Amazon Hits $1 Trillion Market Value Milestone (reuters.com)
Amazon.com on Tuesday became the second U.S. company to reach $1 trillion in stock market value, just weeks after Apple hit the same milestone on Aug. 2. Shares in the world's largest online retailer last traded up 1.4 percent at $2,041.68. Its shares hit the $2050.2677 level to give its stock a value of $1 trillion. From a report: Amazon and Apple, which hit the trillion-dollar milestone on Aug. 2, symbolize the growing influence of tech companies on markets and the economy. The industry is amassing wealth and power, creating a new order in business where the most valuable resource is no longer oil, but data. Not far behind in market value are Google owner Alphabet Inc. and Microsoft Corp. , both approaching $900 billion, while Facebook -- which crossed $500 billion in July 2017, a day after Amazon -- has stalled at those levels amid a data-privacy scandal and growth concerns.

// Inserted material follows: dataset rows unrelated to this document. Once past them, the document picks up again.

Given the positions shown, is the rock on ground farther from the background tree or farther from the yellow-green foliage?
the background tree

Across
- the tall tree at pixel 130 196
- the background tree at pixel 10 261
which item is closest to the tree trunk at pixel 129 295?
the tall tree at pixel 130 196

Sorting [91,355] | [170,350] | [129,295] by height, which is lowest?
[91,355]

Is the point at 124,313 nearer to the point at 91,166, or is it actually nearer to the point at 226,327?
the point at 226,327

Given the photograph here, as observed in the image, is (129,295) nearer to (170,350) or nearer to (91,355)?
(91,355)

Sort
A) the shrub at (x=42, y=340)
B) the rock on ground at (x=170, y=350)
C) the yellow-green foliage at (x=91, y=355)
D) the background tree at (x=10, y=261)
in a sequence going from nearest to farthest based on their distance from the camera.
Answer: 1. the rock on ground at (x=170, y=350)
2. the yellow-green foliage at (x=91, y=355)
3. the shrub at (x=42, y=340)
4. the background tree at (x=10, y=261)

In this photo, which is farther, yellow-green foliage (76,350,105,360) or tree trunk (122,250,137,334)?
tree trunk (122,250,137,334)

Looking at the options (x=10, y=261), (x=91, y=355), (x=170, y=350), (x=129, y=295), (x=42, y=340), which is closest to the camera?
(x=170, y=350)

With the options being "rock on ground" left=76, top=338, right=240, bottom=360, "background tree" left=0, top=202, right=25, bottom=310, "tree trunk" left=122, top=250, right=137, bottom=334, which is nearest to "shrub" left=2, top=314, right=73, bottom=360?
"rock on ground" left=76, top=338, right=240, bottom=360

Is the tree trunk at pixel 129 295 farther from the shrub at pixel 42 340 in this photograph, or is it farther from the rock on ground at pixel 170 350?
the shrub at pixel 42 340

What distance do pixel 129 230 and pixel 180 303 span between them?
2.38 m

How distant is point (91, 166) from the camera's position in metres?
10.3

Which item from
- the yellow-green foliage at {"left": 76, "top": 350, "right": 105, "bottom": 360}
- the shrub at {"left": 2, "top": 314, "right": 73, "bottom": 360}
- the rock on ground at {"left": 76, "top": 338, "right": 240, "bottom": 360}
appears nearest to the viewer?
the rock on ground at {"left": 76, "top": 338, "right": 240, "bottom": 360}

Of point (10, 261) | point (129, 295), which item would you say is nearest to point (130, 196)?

Amazon is working hard to be a monopoly.
No. I buy nothing from Amazon. Whether they are worth a trillion dollars or they go out of business tomorrow, it is meaningless to me.
When they drive the last of their competitors out of business, will it still be meaningless to you?
For us readers of Benjamin Graham, today's stock valuations are just nuts. It's like the late 90s again. Folks justify the prices by saying they're paying for growth however; growth never lasts forever - there are always limits.
Eventually, fundamentals win out in the end. And when they do, the people who ignored them for pie-in-the-sky predictions lose in the end. The years 1929, 1980, 1987, 1990-1991, 2000 and 2008 (and some others) illustrated that.
I'm starting to see the articles with the theme of "it's different this time" like I saw in 1999.